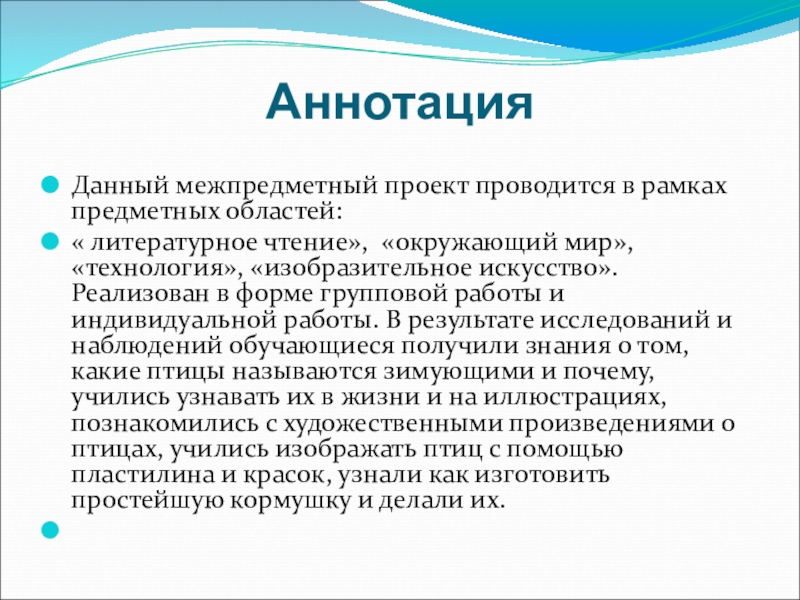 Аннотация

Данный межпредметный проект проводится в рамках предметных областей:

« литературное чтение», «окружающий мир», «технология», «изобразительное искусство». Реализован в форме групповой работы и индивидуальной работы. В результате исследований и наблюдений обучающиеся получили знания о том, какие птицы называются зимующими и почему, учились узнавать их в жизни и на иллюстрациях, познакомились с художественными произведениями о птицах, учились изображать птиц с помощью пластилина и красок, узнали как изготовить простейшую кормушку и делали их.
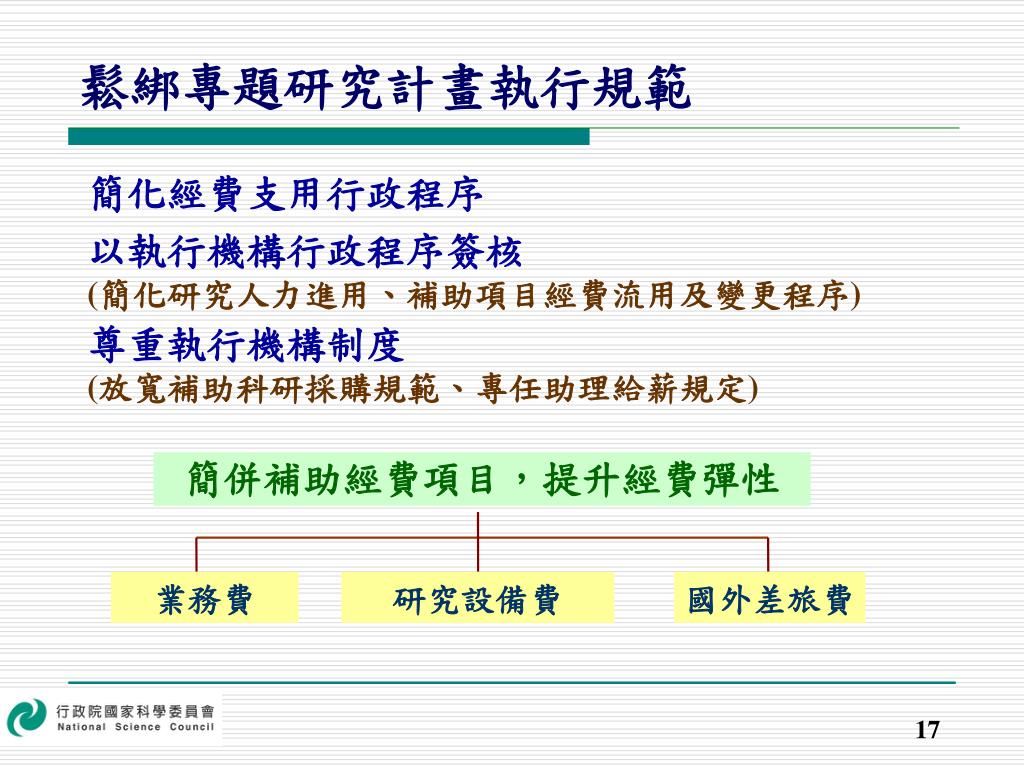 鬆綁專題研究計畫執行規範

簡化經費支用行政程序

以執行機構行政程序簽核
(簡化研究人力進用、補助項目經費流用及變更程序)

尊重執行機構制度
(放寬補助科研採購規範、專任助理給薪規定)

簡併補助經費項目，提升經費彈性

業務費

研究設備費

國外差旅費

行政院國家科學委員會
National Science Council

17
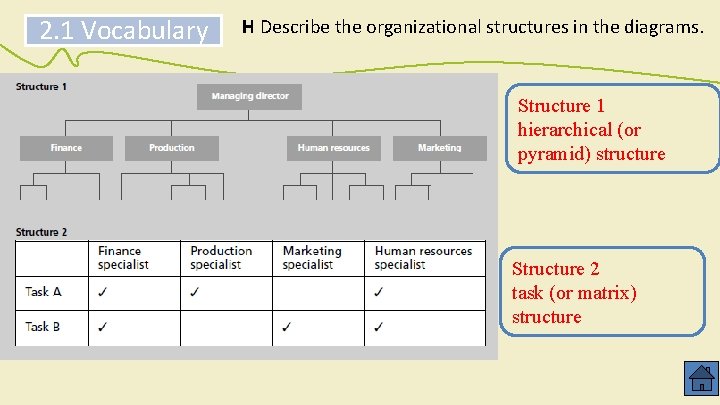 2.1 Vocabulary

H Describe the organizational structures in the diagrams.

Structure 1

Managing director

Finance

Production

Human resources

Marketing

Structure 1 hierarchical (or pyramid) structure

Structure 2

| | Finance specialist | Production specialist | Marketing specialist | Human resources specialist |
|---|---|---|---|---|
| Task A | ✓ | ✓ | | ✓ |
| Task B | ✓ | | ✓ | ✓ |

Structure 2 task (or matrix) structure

————————

### Task to complete
Search the listing above for the string "Production" and return each line it appears on.

### Expected answer
Production
| | Finance specialist | Production specialist | Marketing specialist | Human resources specialist |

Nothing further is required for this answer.